Take Me for What I'm Worth is the fifth studio album by the English rock band The Searchers and the group's first LP which missed the official Record Retailer Top 20 album chart in the United Kingdom. Released in the end of 1965 it was the last album by the Searchers before the leader of the band Chris Curtis left. Album included some songs written by members of the band as well as cover versions of some well known tracks originally recorded by The Ronettes ("Be My Baby"), Fats Domino ("I’m Ready"), Marvin Gaye ("I'll Be Doggone") or Ian and Sylvia ("Four Strong Winds"). The title track, written by P. F. Sloan, was the last Top 20 hit for the band in the UK.

Overview and recording
Sessions for Take Me for What I'm Worth LP began in May 1965 at Pye Studios. There were reports in the press at the same time, that The Beatles manager Brian Epstein would take over the group, but this did not happen. In fact, Epstein probably wouldn't be able to help the band with commercial success because nearly all of his merseybeat bands (included Gerry and the Pacemakers, Billy J. Kramer and the Dakotas, The Fourmost etc.) had the same problems with waning popularity in 1965. Still, Frank Allen said: "Eppy would  have had the clout to do more for us, but what we really needed was control in the studio. We made nice records, but we were losing our way," and he added: "We didn't take enough care  finishing the records off."

Chris Curtis take over direction of the band previous year. He picked up (or wrote) and arranged the most songs and he also found P. J. Proby's "Take Me for What I'm Worth" which became their Top 20 hit and the title track of this album. He loved both the melody and the lyrics of the song: "It’s a very profound statement and it could have become a gay anthem," said in interview with Spencer Leigh. 
John McNally's songwriting would evolve over the years and flourish with interesting compositions. As a songwriter, he has contributed with two songs to the record "It's Time' and "Don't You Know Why". One more self-penned number featured on the album, band's lyrical composition with the beautiful flute solo "Too Many Miles" (the song was primarily written by  Chris Curtis). During these sessions, out-take version of the Marvin Gaye hit was made: an alternate "I'll Be Doggone" with Chris Curtis on lead vocals (released only on US LP The Searchers No. 4).

Although the album was completed very soon, it stayed in the vaults for another five months and it was not released until the end of the year.
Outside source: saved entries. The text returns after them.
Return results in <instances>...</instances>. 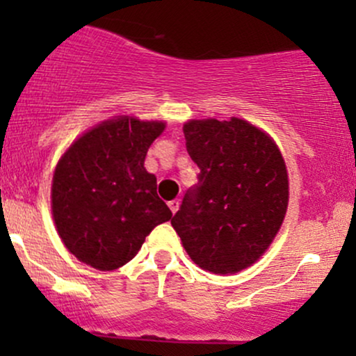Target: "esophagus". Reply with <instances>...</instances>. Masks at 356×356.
Returning a JSON list of instances; mask_svg holds the SVG:
<instances>
[{
	"instance_id": "obj_1",
	"label": "esophagus",
	"mask_w": 356,
	"mask_h": 356,
	"mask_svg": "<svg viewBox=\"0 0 356 356\" xmlns=\"http://www.w3.org/2000/svg\"><path fill=\"white\" fill-rule=\"evenodd\" d=\"M179 204H181V202H179L177 199H174V201H169V207H170V211L174 212V214H175V212H177V209H179Z\"/></svg>"
}]
</instances>
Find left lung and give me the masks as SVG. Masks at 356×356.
<instances>
[{
	"instance_id": "obj_1",
	"label": "left lung",
	"mask_w": 356,
	"mask_h": 356,
	"mask_svg": "<svg viewBox=\"0 0 356 356\" xmlns=\"http://www.w3.org/2000/svg\"><path fill=\"white\" fill-rule=\"evenodd\" d=\"M186 147L199 167L172 227L195 264L238 273L266 251L288 207V174L266 134L246 120H191Z\"/></svg>"
}]
</instances>
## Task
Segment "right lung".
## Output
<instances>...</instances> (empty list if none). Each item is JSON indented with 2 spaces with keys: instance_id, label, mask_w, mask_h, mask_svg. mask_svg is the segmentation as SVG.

This could have had a major impact on the album's failure, because the British music scene was evolving very fast at that time.

Release
Take Me for What I'm Worth was released as a mono LP album on the Pye label with the catalogue number NPL 18120 and as a stereo album NSPL 18120 but failed to chart (Record Retailer printed only the Top 20 album chart in 1965).

Track listing

The First US version (The Searchers No. 4)

In September 1965 (prior to UK release), Kapp Records released the first US version of the LP, as The Searchers No. 4, with a different cover art and with a slightly different track listing. Kapp removed "I'm Ready", "It's Time", "Too Many Miles" and "Take Me For What I'm Worth" and added the hit singles Goodbye My Love and He's Got No Love (as well as the group's self-penned B-sides "Till I Met You" and "So Far Away"). Early front covers incorrectly show a song titled "Can't You Just See Me", later correct this to "I'm Your Lovin' Man". Album entered the Billboard Top 200 LP charts on October 23, 1965, went to No. 149 and stayed for 2 weeks. The opening track "You Can't Lie To a Liar" was released as a single  b/w "Don't You Know Why", but missed the charts.

Track listing

The Second US version (Take Me for What I'm Worth)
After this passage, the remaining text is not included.